Giving plants bio stimulants besides basic nutrient mineral salts needed to survive increases plant growth...resistance to pests and diseases... improves taste flavor and ultimately harvest yields. Amino acids are produced by the plant yes....but providing certain amino acids throughout the plants life cycle means the plant spends its energy elsewhere. It acts as a cofactor to supercharge the enzymatic process. You see...a plant has a finite amount of spendable energy to assimiliate (like nitrates for example - up to 30% ). As an added bonus and like humic and fulvic acids...aminos (especially L- Glycine) chelate minerals organically in the rhizospere below the soil line and above on the leaf stomata. Regular applications of humic fulvic and amino acids in the form of organic kelp (ascophylum nodosum) and whey proteins (hydrolysate) will increase plant growth and root growth substantially and the overall vigor will be greatly improved. Numerous university and plant scientist studies have proven this all over the world. Now whether the hobby hydroponics industry markets overpriced nutrient additives to cannabis growers is beside the point. Thats pretty subjective and quite different than saying all bio stimulants do not have an affect whicb is simply not true. Growers that rely on forums to get information confuse and do not discern the difference between bio stimulant co factors and overpriced hydroponic additive marketing. Like what big greenhouses use for mineral nutrition (salt mineral fertilizer) you dont have to buy what the hobby hydroponics industry is trying to sell you. You can make your own additives that give your crops that extra punch. Big Ag most certainly uses humic/fulvic acids and kelp amongst other "additives". They certainly dont buy the hobby bottles....it would bankrupt them before one harvest with the amounts they would need.


----------



## Tektek (Apr 9, 2016)

Roots absorb ions (and small amounts of some very small molecules non-specifically) through protein channels. Most channels are specific for a particular nutrient ion or water. The channels are narrow, 1 ion at a time. Foliar feed, only some ions are absorbed/effective. 

Additions to root environment could change ion absorption. Maybe improve micro nute balance in plant, etc. Maybe control microorganism growth. Maybe chelation. Roots make and secrete chelates into soils. But nothing extra needed if grow is up to normal Ag specs. Some growers produce excellent tomatoes, cukes, etc, some have junk.
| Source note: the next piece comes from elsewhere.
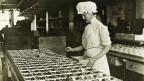 Ein altes Foto (ca. 1920) einer Frau, die in einer Schokoladenfabrik Schokostücke sortiert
Plants respond to plant pheremones, terpene compounds. Some trees, attacked by insects, produce a different terpene profile that is less palatable to the insect. These terpene/pheremones can trigger the same response in nearby trees without insect damage. Why not produce them all the time? Insects develop/evolve resistance to all pesticides, natural or artificial. Some are produced to attract insect predators. Generally not a significant increase in terpene production.

Plants do not absorb amino acids. Biochemical pathways evolved to use ions as building blocks. 

"but providing certain amino acids throughout the plants life cycle means the plant spends its energy elsewhere. It acts as a cofactor to supercharge the enzymatic process." 

Hogwash. Enzymes are folded chains of amino acids. Cofactors are metal ions and complex molecules. Cofactor (biochemistry) - Wikipedia, the free encyclopedia

If anyone can, explain the chemical mechanism for a magic growth booster.


----------



## Chillin chillin (Apr 9, 2016)

Tektek said:


> Roots absorb ions (and small amounts of some very small molecules non-specifically) through protein channels. Most channels are specific for a particular nutrient ion or water. The channels are narrow, 1 ion at a time. Foliar feed, only some ions are absorbed/effective.
> 
> Additions to root environment could change ion absorption. Maybe improve micro nute balance in plant, etc. Maybe control microorganism growth. Maybe chelation. Roots make and secrete chelates into soils. But nothing extra needed if grow is up to normal Ag specs. Some growers produce excellent tomatoes, cukes, etc, some have junk.
> 
> ...



Here goes nothing.....
Agriculture production is a very intensive business and is related to better quality and better yield leading to better profitability.
Every Farmers dreams to achieve this goal. However to achieve this goal with advancement of technology, use of fertilizer and pesticides is not adequate. Now is the time to look at Bioenergetics and Biochemical aspects of plants, to achieve the goals of Farmerss.
Every plant like any organism needs certain components for growth over and above soil, sun, rain and air. The basic component of living cells is Proteins, with building block material, Amino Acids. Proteins are formed by sequence of Amino Acids.
Plants synthesize Amino Acids from the Primary elements, the Carbon and Oxygen obtained from air, Hydrogen from water in the soil, forming Carbon Hydrate by means of photosynthesis and combining it with the Nitrogen which the plants obtain from the soil, leading to synthesis of amino acids, by collateral metabolic pathways. Only L-Amino Acids are part of these Proteins and have metabolic activity.
The requirement of amino acids in essential quantities is well known as a means to increase yield and overall quality of crops.
The application of amino acids for foliar use is based on its requirement by plants in general and at critical stages of growth in particular. Plants absorb Amino Acids through Stomas and is proportionate to environment temperature.
Amino Acids are fundamental ingredients in the process of Protein Synthesis. About 20 important Amino Acids are involved in the process of each function. Studies have proved that Amino Acids can directly or indirectly influence the physiological activities of the plant.
Amino Acids are also supplied to plant by incorporating them into the soil. It helps in improving the microflora of the soil thereby facilitating the assimilation of nutrients.
Foliar Nutrition in the form of Protein Hydrolysate (Known as Amino Acids Liquid) and foliar spray provide readymade building blocks for Protein synthesis.


----------



## subgrounds (Apr 16, 2016)

lost me at "youtube"


----------



## Tektek (Apr 28, 2016)

638 × 479 - slideshare.net  _my links not work_
gas diffusion through stoma. water flow out to evaporate. anything absorbed must cross cell membrane to be used, same porin size as root cells. 
Mostly marketing BS. Like too much phosphorous for 50 yrs on ag soils. Now zero P fert for lawns 'cause so much locked in soil.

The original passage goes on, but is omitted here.